** Opening Document segment block **
Only 3 OLIPOP flavors contain caffeine. That would be our Vintage Cola, Cherry Cola, and Doctor Goodwin. They each have 50mg of green tea caffeine and cognitive-boosting nootropics to help you make the switch from traditional cola products. (P.S. We get questions about this but our Root Beer and Strawberry Vanilla flavors do NOT contain caffeine.)
But, if you’re like most people — 85% of Americans to be specific! — chances are you’re enjoying a cold energy drink, a cup of steaming tea, or a hot or iced coffee at least once a day.1 Is that daily buzz healthy? How much caffeine should you have per day? And does the type of caffeine you consume matter? Join us as we dive into all these answers and more, including why we chose green tea caffeine for several of our bubbly sodas.
What Is Caffeine?
Caffeine is a naturally occurring chemical found in over 60 different plants including coffee beans, tea leaves, cacao, guarana, and more.1 2 3 4 It’s a stimulant, which means that it speeds up the connection between your brain and body, hence the energy boost you get from a cup of coffee or an energy drink.3
Is Caffeine Safe?
According to the U.S. Food and Drug Administration (FDA), it’s safe for most adults to consume up to 400mg of caffeine per day.4 That’s the equivalent of around four cups of coffee — as in an actual measuring cup, not a Venti Starbucks cup!5 During pregnancy, that recommendation is reduced to a maximum intake of 300 mg per day, with some experts suggesting to take in even less than that during this stage.
Caffeine Side Effects
- Faster breathing or heart rate
- Nausea or dizziness
- Upset stomach or heartburn
- Insomnia or trouble sleeping
You might also feel like you need to go to the bathroom, which is a common — and sometimes immediate! — feeling for most people, given that caffeine is a diuretic. This means it helps your body flush out extra salt and water.2 This can lead to dehydration and headaches if you’re not drinking enough fluids with your dose of caffeine.
It’s important to keep in mind, however, that caffeine affects everyone differently. So while one cup of coffee might be the perfect zing of energy for one person, it could result in the jitters and an elevated heart rate for another. This all depends on factors such as your genes, diet, metabolism, body weight, medication use, and caffeine tolerance.2 4
Who Should Limit or Avoid Caffeine?
It’s always best to listen to your body if you’re experiencing any negative effects from caffeine consumption. You should also consult with your doctor about how much caffeine you should consume, especially if you are:2 6
Pregnant or breastfeeding
Struggling with depression or anxiety
Prone to headaches or migraines
Having trouble sleeping
Experiencing high blood pressure or heart problems
In these instances, it could be best to limit or avoid caffeine entirely.
Why Does Caffeine Give You Energy?
If it’s safe for you to enjoy caffeine, and you decide to drink some, you might notice a boost in energy and alertness within 30 minutes to an hour of sipping a cup of coffee or a few swigs from your energy drink.2 This energy boost is a big reason why so many Americans rely on caffeine to get through a busy day.
As a stimulant, the caffeine in your cup of coffee or energy drink kicks your central nervous system — which controls your heart, muscles, and blood pressure — into high gear.5 But this isn’t the only thing caffeine does to help you feel more alert.
** Closing Document segment block **
** Opening Given data block **
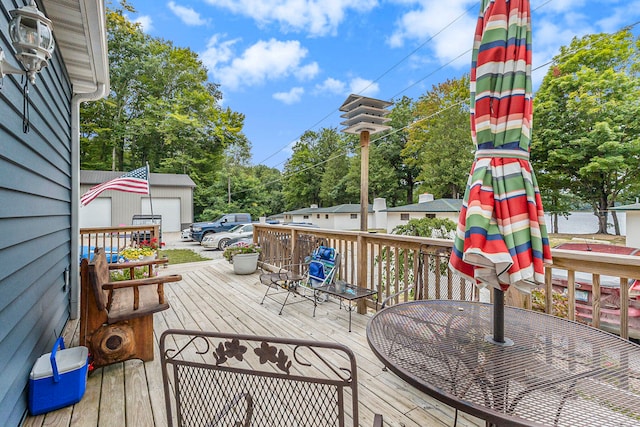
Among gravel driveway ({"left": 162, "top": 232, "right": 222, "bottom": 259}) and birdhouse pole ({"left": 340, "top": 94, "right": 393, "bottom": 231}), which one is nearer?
birdhouse pole ({"left": 340, "top": 94, "right": 393, "bottom": 231})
** Closing Given data block **
Problem 1 = Copy from the caffeine article word for word, starting at the words "Why Does Caffeine" and ending after the words "feel more alert.".
Problem 2 = According to the caffeine article, how much caffeine does the FDA say most adults can safely consume per day?

Task solution 1 =
Why Does Caffeine Give You Energy?
If it’s safe for you to enjoy caffeine, and you decide to drink some, you might notice a boost in energy and alertness within 30 minutes to an hour of sipping a cup of coffee or a few swigs from your energy drink.2 This energy boost is a big reason why so many Americans rely on caffeine to get through a busy day.
As a stimulant, the caffeine in your cup of coffee or energy drink kicks your central nervous system — which controls your heart, muscles, and blood pressure — into high gear.5 But this isn’t the only thing caffeine does to help you feel more alert.

Task solution 2 = Up to 400mg per day.